Nei genitori tuttavia, col passare degli anni, si fa via via più intensa, e con angoscia, la domanda: cosa succederà quando noi non ci saremo più?
Su questa scia è nata la legge 212 del 22 giugno 2016, ovvero “Disposizioni in materia di assistenza in favore delle persone con disabilità grave prive del sostegno familiare”. Una legge ribattezza del “dopo di noi” o più esattamente del “durante e dopo di noi”, come sottolinea Roberto Speziale, presidente di Anffas, Associazione Nazionale famiglie e persone con disabilità intellettive e disturbi nel neurosviluppo.
La legge del dopo di noi: cosa c’era prima
La legge del “durante e dopo di noi” nasce per tutte quelle persone con gravissima disabilità e con genitori divenuti molto anziani e non più in grado di prendersene cura presso casa loro. Ma anche per assenza di altri riferimenti famigliari.
Impossibilitate, insomma, a continuare a vivere a casa loro.
“Prima della legge”, spiega il presidente Speziale, “c’era un’unica soluzione: l’istituzionalizzazione, cioè il ricovero in una struttura sanitaria residenziale”.
I diritti delle persone con disabilità
In questo scenario, va ricordato l’articolo 19 della convenzione Onu sui diritti delle persone con disabilità: sancisce il diritto di queste persone a vivere in modo indipendente e inclusivo nella comunità. Tale articolo, in Italia, viene prima recepito con la legge 18 del 2009, poi con la legge 212 del durante e dopo di noi del 2016.
Insomma, l’Onu e poi le normative stabiliscono che le persone con disabilità possono scegliere dove, come e con chi vivere. Soprattutto non devono essere istituzionalizzate.
Commenta Roberto Speziale. “La 212 è una legge di iniziativa parlamentare, votata con una convergenza trasversale, prima alla Camera poi al Senato, all’unanimità. E con grande coinvolgimento delle associazioni e delle federazioni tra cui noi come Anffas”.
Frutto della larga collaborazione, la prima istruzione riguarda la casa: non possano coabitare più di 5 persone con disabilità.
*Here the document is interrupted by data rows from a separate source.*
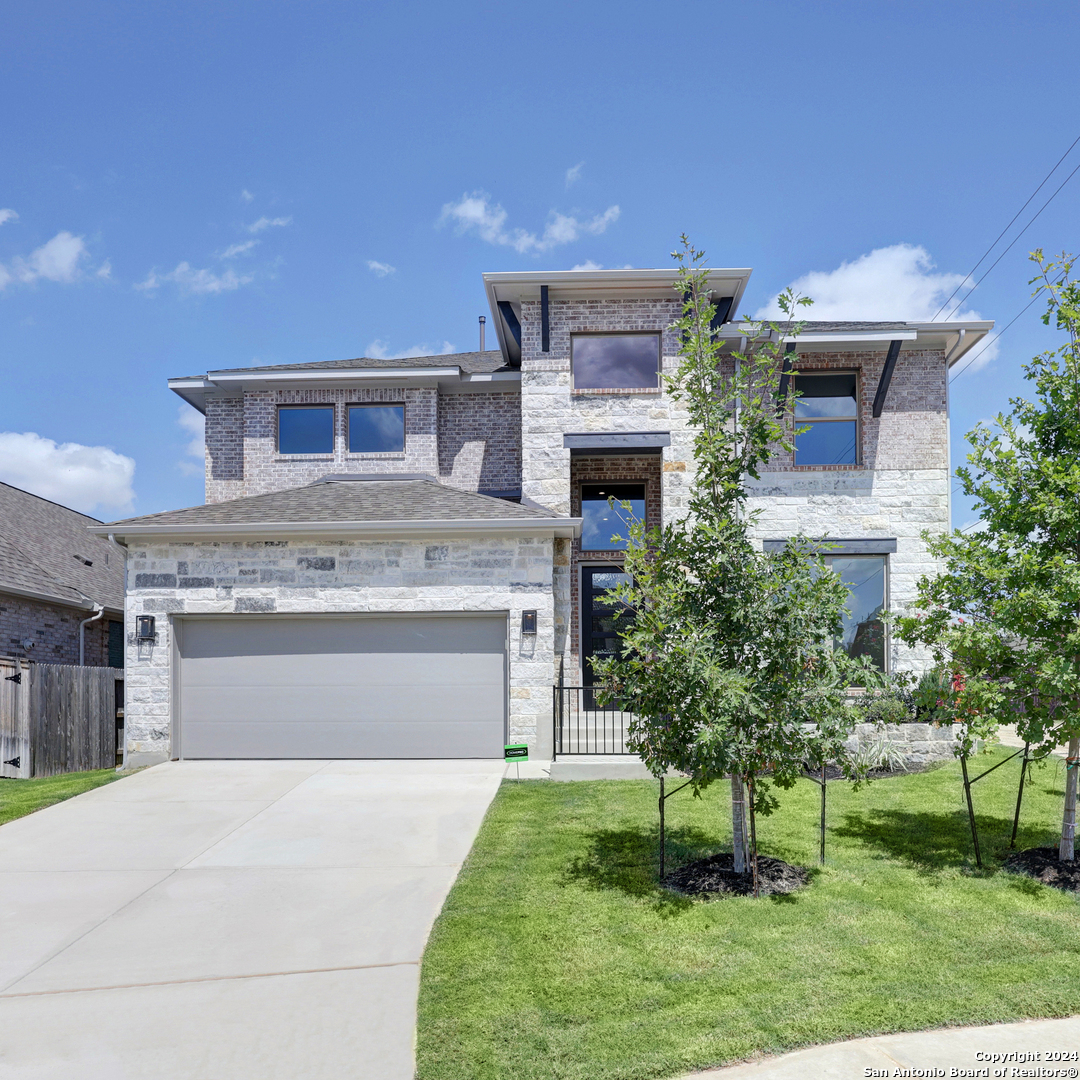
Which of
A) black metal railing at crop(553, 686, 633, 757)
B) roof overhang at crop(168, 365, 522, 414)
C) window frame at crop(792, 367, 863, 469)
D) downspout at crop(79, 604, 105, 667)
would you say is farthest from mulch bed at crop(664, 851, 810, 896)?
downspout at crop(79, 604, 105, 667)

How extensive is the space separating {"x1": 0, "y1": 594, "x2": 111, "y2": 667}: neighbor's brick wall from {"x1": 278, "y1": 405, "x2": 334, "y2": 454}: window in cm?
565

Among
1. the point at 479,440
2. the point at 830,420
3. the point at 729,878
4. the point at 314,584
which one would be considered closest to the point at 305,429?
the point at 479,440

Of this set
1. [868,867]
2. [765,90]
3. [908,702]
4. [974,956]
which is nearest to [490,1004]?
[974,956]

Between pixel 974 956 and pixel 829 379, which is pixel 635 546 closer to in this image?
pixel 974 956

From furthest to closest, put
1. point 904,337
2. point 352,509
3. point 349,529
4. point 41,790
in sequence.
A: point 904,337
point 352,509
point 349,529
point 41,790

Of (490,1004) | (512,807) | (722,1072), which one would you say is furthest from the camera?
(512,807)

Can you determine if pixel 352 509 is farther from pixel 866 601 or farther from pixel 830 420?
pixel 866 601

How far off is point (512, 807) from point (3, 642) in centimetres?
1137

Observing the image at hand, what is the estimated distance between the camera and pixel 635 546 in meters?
6.20

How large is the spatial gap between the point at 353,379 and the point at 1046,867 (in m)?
14.0

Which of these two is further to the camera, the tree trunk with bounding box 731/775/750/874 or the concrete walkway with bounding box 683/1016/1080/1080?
the tree trunk with bounding box 731/775/750/874

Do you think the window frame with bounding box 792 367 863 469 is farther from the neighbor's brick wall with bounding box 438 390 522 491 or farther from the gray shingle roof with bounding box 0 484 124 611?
the gray shingle roof with bounding box 0 484 124 611

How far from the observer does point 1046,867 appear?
6379 millimetres

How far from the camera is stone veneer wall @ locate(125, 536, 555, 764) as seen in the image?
1207 cm
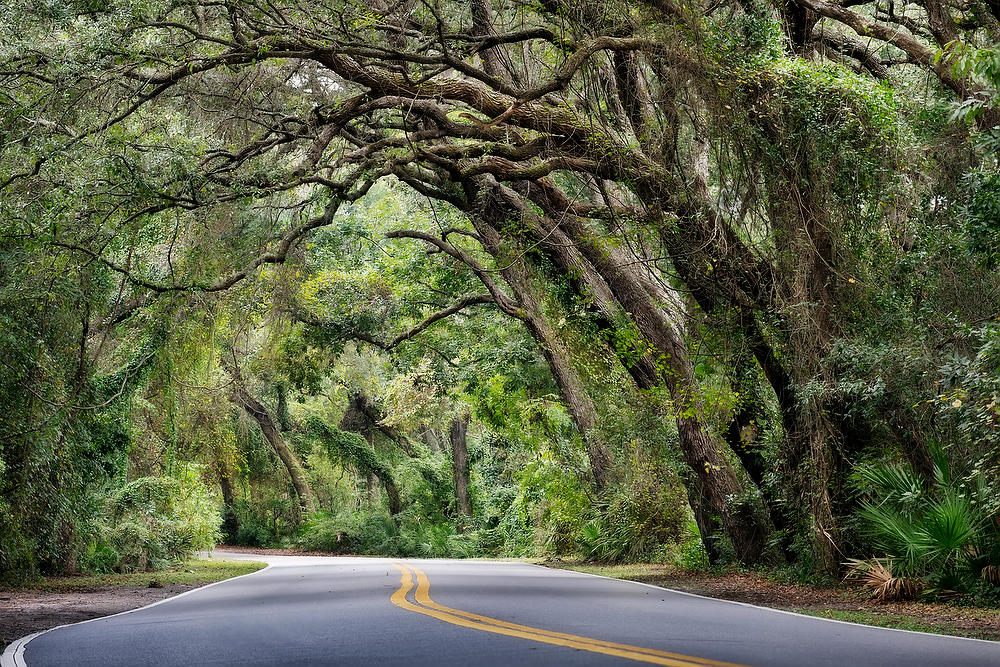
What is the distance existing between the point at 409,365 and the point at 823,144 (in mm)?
20081

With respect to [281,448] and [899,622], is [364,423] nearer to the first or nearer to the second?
[281,448]

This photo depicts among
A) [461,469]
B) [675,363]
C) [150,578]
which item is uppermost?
[675,363]

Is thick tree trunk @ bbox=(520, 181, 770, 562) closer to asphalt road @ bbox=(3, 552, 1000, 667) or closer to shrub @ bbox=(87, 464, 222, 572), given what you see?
asphalt road @ bbox=(3, 552, 1000, 667)

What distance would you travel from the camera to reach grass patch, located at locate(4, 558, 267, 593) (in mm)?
18234

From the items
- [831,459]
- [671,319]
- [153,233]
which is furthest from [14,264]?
[831,459]

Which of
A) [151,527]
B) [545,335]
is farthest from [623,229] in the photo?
[151,527]

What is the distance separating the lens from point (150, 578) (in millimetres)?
21141

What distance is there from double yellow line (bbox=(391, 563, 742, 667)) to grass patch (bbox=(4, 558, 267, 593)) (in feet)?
25.1

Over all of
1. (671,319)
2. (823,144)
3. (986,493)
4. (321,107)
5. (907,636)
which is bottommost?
(907,636)

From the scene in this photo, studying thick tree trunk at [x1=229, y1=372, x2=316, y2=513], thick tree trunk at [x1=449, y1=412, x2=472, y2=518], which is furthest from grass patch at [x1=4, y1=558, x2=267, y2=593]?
thick tree trunk at [x1=449, y1=412, x2=472, y2=518]

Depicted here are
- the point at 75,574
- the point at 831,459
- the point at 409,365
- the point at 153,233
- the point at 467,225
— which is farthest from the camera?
the point at 409,365

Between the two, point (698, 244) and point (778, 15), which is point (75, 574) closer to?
point (698, 244)

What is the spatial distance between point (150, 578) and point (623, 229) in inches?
496

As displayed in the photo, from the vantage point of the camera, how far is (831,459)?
14.9m
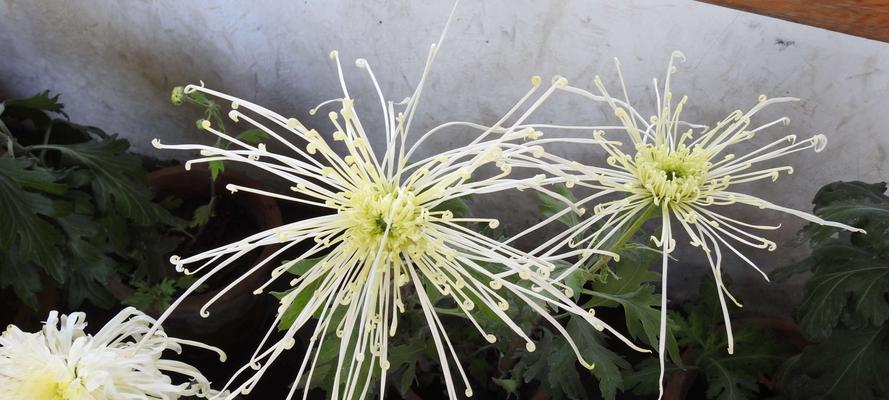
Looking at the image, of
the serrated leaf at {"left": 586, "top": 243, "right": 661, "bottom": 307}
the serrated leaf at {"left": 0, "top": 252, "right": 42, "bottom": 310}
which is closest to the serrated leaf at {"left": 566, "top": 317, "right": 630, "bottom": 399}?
the serrated leaf at {"left": 586, "top": 243, "right": 661, "bottom": 307}

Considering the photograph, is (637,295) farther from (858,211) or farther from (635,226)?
(858,211)

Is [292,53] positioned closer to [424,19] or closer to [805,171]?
[424,19]

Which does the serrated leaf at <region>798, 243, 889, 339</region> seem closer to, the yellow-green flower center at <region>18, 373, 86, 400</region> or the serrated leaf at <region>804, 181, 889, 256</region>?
the serrated leaf at <region>804, 181, 889, 256</region>

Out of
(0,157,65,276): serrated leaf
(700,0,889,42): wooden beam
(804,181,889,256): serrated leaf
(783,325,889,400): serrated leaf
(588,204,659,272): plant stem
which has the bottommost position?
(783,325,889,400): serrated leaf

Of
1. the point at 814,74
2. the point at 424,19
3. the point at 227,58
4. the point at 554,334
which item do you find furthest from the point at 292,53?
the point at 814,74

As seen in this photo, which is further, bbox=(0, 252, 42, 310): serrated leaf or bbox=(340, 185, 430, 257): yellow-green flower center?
bbox=(0, 252, 42, 310): serrated leaf

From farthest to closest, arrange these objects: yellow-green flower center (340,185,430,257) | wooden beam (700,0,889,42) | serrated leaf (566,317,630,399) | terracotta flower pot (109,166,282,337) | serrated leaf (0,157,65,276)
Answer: terracotta flower pot (109,166,282,337)
serrated leaf (0,157,65,276)
serrated leaf (566,317,630,399)
wooden beam (700,0,889,42)
yellow-green flower center (340,185,430,257)

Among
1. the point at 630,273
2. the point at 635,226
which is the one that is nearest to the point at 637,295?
the point at 630,273
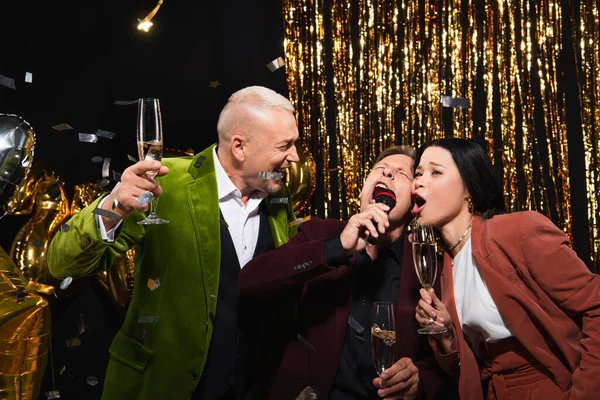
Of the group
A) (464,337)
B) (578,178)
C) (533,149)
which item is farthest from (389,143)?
(464,337)

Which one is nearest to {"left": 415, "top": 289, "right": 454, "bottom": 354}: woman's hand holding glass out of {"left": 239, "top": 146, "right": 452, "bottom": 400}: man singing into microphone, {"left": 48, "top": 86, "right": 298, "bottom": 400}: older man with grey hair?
{"left": 239, "top": 146, "right": 452, "bottom": 400}: man singing into microphone

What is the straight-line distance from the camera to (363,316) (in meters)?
2.43

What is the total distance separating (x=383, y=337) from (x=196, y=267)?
0.71 m

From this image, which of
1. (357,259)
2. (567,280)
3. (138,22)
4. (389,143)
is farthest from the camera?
(389,143)

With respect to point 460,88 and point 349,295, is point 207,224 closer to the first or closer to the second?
point 349,295

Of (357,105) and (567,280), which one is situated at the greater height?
(357,105)

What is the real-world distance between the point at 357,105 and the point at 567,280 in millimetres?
1741

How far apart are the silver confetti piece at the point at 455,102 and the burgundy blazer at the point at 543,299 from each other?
120 centimetres

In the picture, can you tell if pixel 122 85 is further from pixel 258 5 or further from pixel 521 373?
pixel 521 373

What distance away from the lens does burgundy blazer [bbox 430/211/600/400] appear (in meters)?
2.08

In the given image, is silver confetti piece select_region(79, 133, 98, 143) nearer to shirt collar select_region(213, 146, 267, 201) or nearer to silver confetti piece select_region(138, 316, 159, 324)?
shirt collar select_region(213, 146, 267, 201)

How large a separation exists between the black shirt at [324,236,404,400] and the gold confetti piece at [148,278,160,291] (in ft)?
1.95

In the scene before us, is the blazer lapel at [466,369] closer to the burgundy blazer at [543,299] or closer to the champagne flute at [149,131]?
the burgundy blazer at [543,299]

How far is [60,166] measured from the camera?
308 centimetres
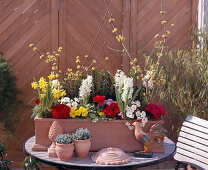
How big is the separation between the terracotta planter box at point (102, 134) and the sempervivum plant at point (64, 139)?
0.58 feet

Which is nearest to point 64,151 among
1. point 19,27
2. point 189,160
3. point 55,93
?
point 55,93

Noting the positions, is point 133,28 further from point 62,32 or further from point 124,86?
point 124,86

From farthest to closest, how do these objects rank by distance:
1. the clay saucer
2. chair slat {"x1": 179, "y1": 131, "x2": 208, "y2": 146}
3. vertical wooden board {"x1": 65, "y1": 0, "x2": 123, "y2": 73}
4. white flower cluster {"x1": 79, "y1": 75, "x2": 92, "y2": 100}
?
vertical wooden board {"x1": 65, "y1": 0, "x2": 123, "y2": 73}, chair slat {"x1": 179, "y1": 131, "x2": 208, "y2": 146}, white flower cluster {"x1": 79, "y1": 75, "x2": 92, "y2": 100}, the clay saucer

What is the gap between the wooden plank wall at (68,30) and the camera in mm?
3826

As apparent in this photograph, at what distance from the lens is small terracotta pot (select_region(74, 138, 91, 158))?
2.36 metres

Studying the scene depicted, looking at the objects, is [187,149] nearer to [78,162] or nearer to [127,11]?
[78,162]

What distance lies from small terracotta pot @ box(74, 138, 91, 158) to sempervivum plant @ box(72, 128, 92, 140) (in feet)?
0.10

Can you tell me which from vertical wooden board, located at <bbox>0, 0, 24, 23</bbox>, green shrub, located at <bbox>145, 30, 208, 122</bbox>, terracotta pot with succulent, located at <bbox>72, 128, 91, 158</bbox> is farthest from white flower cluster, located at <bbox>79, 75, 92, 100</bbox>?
vertical wooden board, located at <bbox>0, 0, 24, 23</bbox>

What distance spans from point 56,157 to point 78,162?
8.0 inches

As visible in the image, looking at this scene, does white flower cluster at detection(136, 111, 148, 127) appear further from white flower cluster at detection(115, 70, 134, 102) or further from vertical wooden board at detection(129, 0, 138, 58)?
vertical wooden board at detection(129, 0, 138, 58)

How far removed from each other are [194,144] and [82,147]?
1.03m

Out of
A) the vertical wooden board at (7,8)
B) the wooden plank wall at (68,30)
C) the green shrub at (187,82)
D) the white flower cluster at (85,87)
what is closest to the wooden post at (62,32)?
the wooden plank wall at (68,30)

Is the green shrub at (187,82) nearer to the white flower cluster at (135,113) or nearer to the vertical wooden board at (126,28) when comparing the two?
the vertical wooden board at (126,28)

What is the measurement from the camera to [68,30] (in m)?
3.89
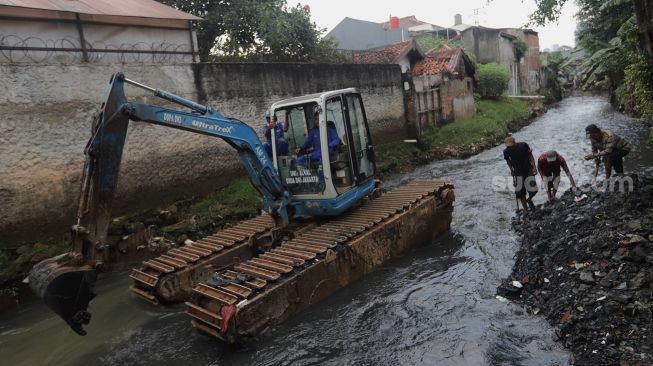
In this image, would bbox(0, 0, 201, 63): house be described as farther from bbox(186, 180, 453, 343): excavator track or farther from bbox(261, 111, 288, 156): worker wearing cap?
bbox(186, 180, 453, 343): excavator track

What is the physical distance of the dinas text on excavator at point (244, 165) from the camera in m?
4.16

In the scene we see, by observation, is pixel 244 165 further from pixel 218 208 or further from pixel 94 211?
pixel 218 208

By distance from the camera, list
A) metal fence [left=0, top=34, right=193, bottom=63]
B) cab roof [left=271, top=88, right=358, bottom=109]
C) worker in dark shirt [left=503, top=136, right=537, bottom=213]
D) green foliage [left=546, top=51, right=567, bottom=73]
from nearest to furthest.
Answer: cab roof [left=271, top=88, right=358, bottom=109], worker in dark shirt [left=503, top=136, right=537, bottom=213], metal fence [left=0, top=34, right=193, bottom=63], green foliage [left=546, top=51, right=567, bottom=73]

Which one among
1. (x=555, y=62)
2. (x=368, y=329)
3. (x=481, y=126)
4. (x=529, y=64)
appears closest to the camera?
(x=368, y=329)

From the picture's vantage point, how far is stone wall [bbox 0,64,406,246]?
7.74 metres

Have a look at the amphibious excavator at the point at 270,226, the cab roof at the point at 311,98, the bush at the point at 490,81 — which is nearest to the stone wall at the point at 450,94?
the bush at the point at 490,81

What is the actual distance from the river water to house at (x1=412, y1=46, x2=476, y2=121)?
11.1 m

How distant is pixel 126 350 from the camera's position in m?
5.30

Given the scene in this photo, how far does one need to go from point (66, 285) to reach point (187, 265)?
222cm

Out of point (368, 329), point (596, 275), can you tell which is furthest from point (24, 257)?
point (596, 275)

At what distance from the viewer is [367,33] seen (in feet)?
107

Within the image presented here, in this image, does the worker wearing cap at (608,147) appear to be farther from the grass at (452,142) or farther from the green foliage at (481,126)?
the green foliage at (481,126)

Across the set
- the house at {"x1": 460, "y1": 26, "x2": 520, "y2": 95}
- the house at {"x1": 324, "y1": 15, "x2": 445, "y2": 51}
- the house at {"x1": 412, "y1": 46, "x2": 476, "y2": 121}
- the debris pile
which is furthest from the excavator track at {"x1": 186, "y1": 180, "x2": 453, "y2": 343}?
the house at {"x1": 460, "y1": 26, "x2": 520, "y2": 95}

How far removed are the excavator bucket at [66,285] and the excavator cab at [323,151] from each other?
3.35 meters
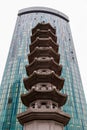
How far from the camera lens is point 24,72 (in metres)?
71.3

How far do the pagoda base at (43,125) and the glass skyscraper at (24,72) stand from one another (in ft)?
124

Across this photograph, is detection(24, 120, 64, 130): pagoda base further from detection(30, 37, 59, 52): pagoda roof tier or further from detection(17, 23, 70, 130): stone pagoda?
detection(30, 37, 59, 52): pagoda roof tier

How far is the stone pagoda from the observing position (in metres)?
21.6

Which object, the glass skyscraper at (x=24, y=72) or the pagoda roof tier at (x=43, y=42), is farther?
the glass skyscraper at (x=24, y=72)

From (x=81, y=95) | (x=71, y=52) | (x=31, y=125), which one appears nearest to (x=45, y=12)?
(x=71, y=52)

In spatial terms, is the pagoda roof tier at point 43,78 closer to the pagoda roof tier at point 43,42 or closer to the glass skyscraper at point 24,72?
the pagoda roof tier at point 43,42

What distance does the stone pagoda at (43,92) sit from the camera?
21641mm

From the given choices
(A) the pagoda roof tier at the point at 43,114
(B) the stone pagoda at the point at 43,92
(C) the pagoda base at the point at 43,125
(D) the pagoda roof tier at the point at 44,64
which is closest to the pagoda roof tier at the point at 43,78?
(B) the stone pagoda at the point at 43,92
L’intento è infatti quello di avere una situazione alloggiativa che riproduca al massimo la casa di origine. Nei decreti attuativi della legge 112 si dice bene che le persone con disabilità devono vivere o in una stanza a letto singolo o massimo a 2 letti, con possibilità di poter avere i propri mobili, le proprie suppellettili. Non una struttura ospedaliera, quindi, ma una vera e propria casa.
La legge punta a un progetto di vita
E come si ottiene questo? Il presidente Speziale è chiaro: “Si fa attraverso un progetto di vita, garantito appunto dalla legge 112 e che parte da una valutazione multidimensionale. Cosa significa? Più soggetti, tanto di parte pubblica tanto da parte della persona, si debbono mettere insieme, valutare ciò che è meglio per la persona stessa.
Il progetto di vita che la legge 112 del dopo di noi garantisce, o almeno dovrebbe garantire, è che la scelta da effettuare corrisponda ai desideri, alle esigenze, alle aspettative della persona con disabilità. Una condizione adottata che sia esattamente la migliore per la persona. E questo non si improvvisa”.
La legge del dopo di noi è decisamente “durante noi”
Proprio parlando della legge 112, la si definisce ‘durante e dopo di noi’. “Non è un caso”, puntualizza il presidente, “perché bisogna iniziare per tempo. In che modo? La legge prevede alcune misure.
La prima”, continua, “è quella del potenziamento delle autonomie.
La persona con disabilità che deve andare a vivere in un appartamento, in base alla complessità del suo stato, può fare alcune cose e altre che “vuole” fare ma magari non è capace. Rifarsi il letto, poter assolvere in autonomia le proprie funzioni igieniche, prepararsi il cibo, accudire la casa… queste cose vanno insegnate. Alcuni possono arrivare a livelli molto alti, altri no. Dipende”.
La legge del dopo di noi: la famiglia si deve preparare
Un’altra misura prevista dalla legge del durante e dopo di noi, è lavorare sul progressivo distacco dalla famiglia di origine. Esattamente la fase del ‘durante noi’. Ma tale distacco riguarda ovviamente la famiglia stessa, la madre, il padre, i congiunti vicini, devono cominciare a “lasciar andare” il proprio figlio, la propria figlia.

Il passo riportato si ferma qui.